[DATA PROVIDED]
Segment Open

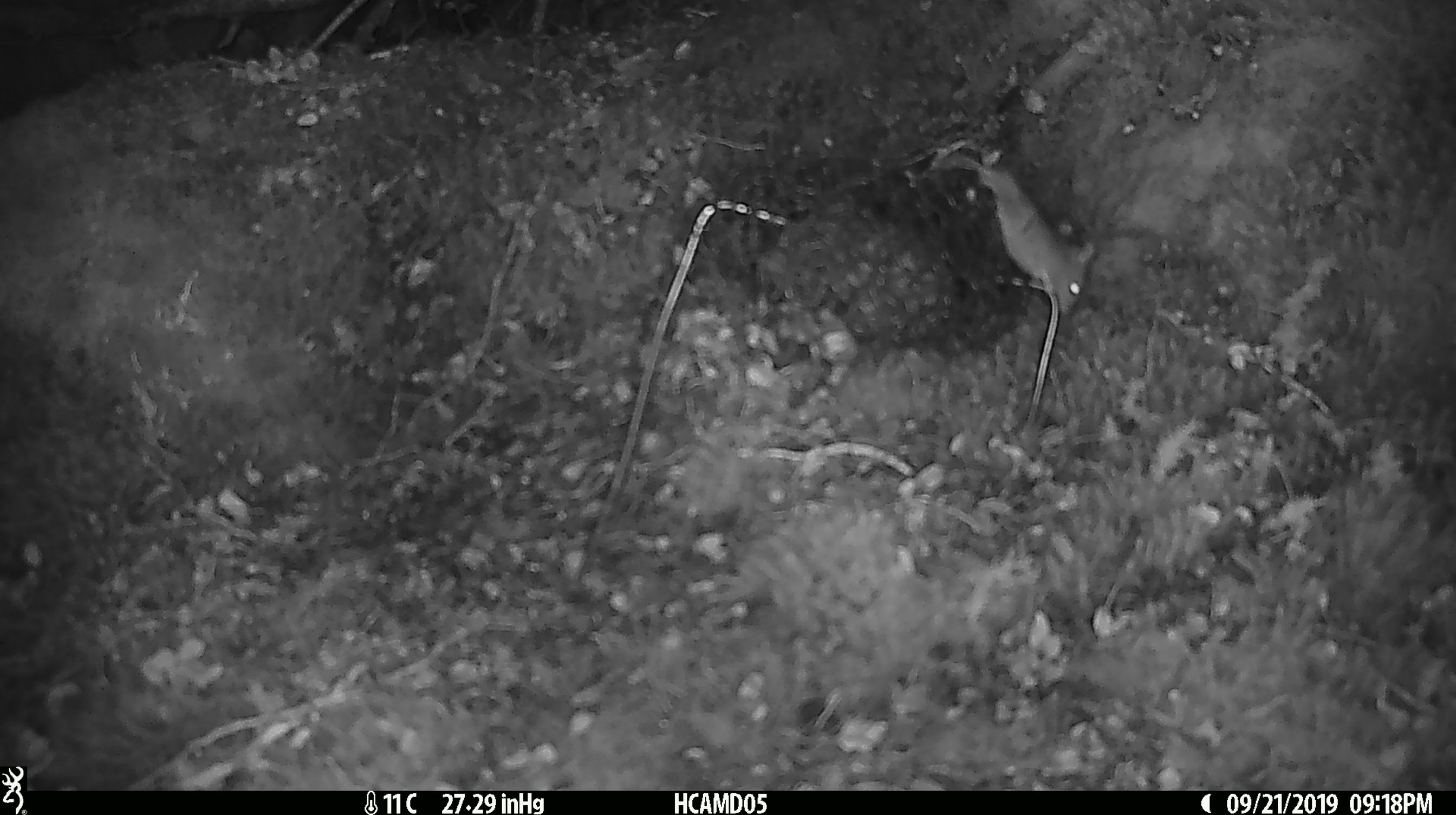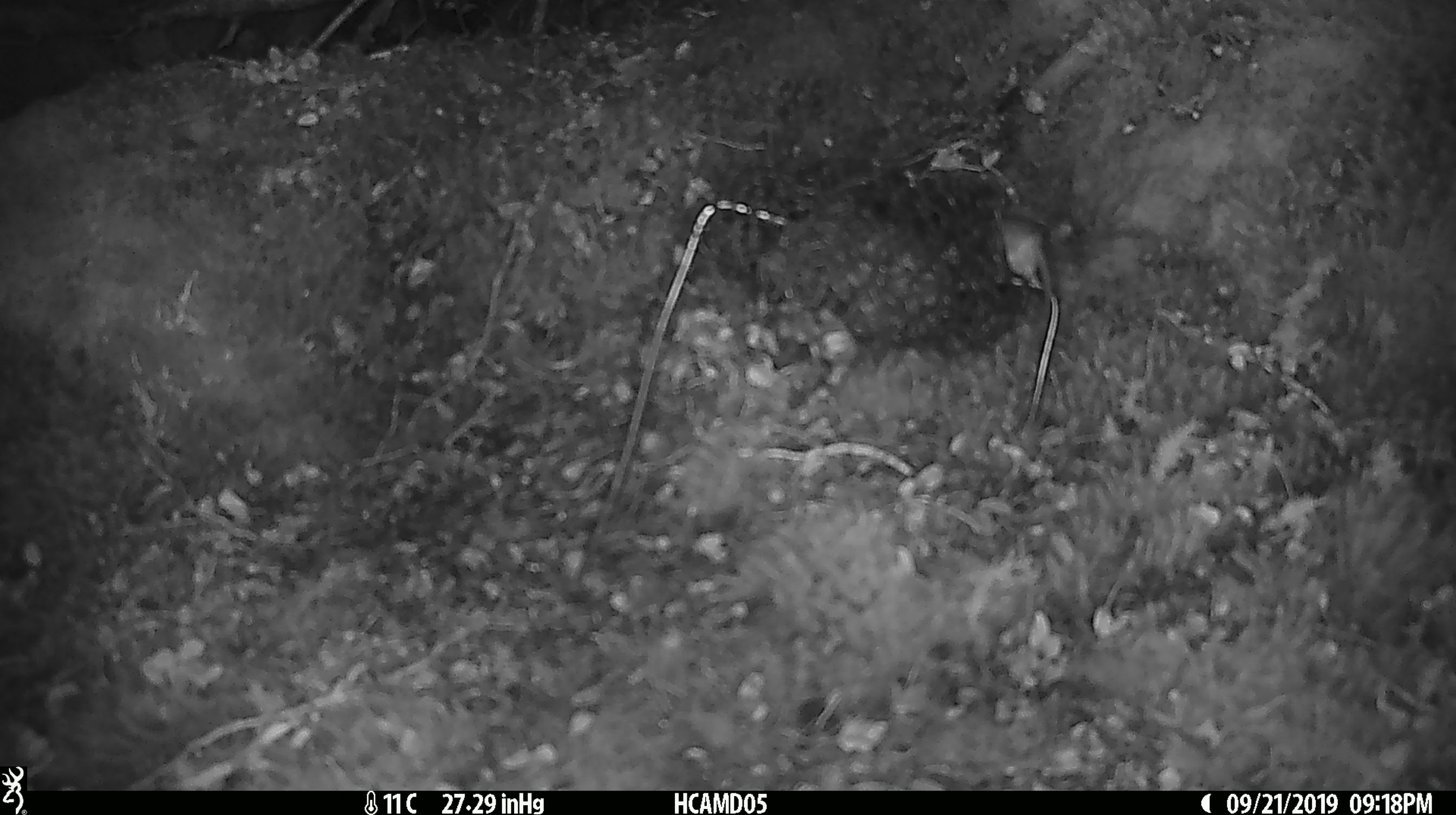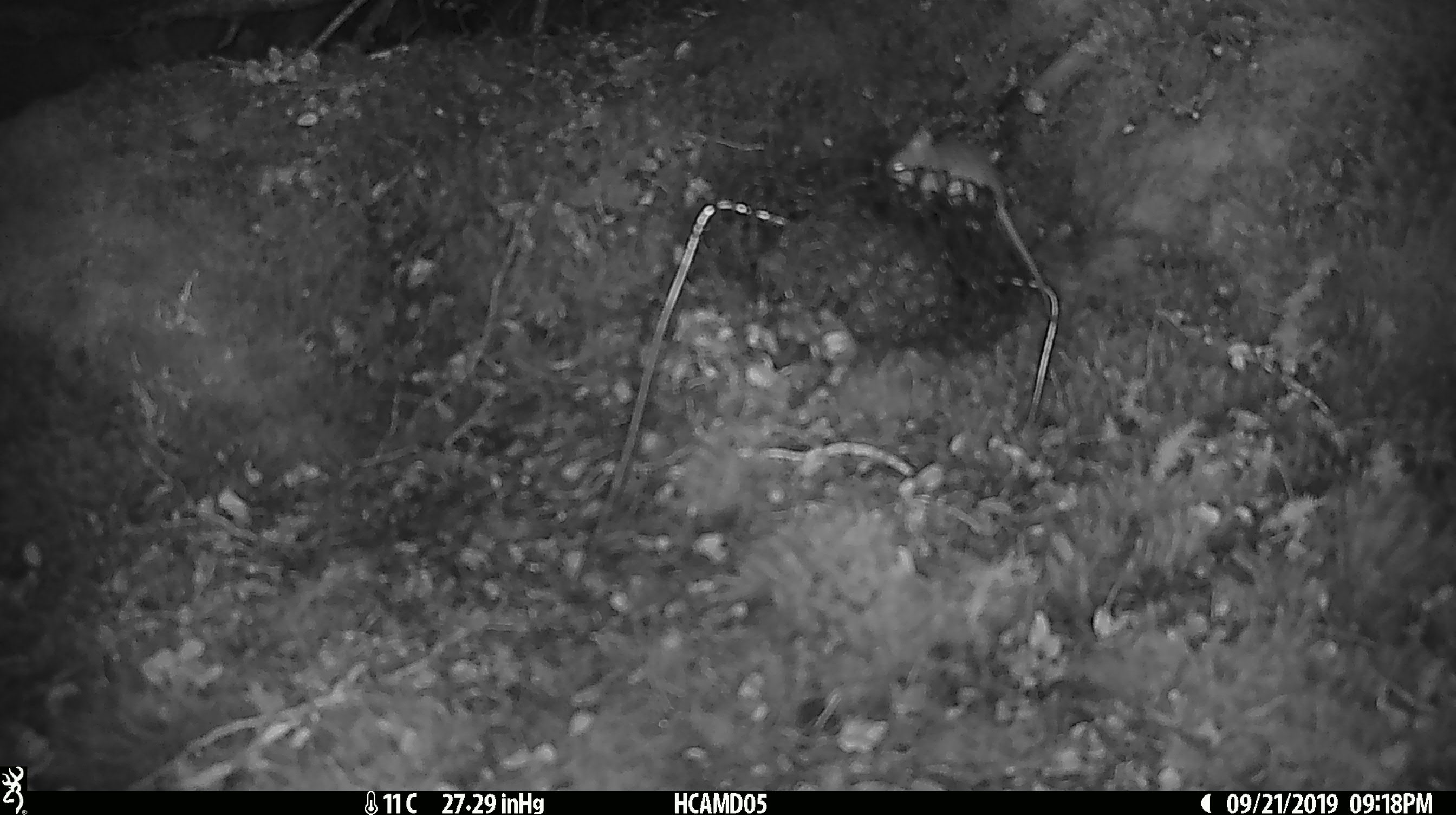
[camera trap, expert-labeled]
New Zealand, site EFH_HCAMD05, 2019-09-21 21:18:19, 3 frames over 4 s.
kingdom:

Segment Closed

[THE TASK]
Give the listing again exactly, minus its images.

[SOLUTION TO THE EXERCISE]
[camera trap, expert-labeled]
New Zealand, site EFH_HCAMD05, 2019-09-21 21:18:19, 3 frames over 4 s.
kingdom:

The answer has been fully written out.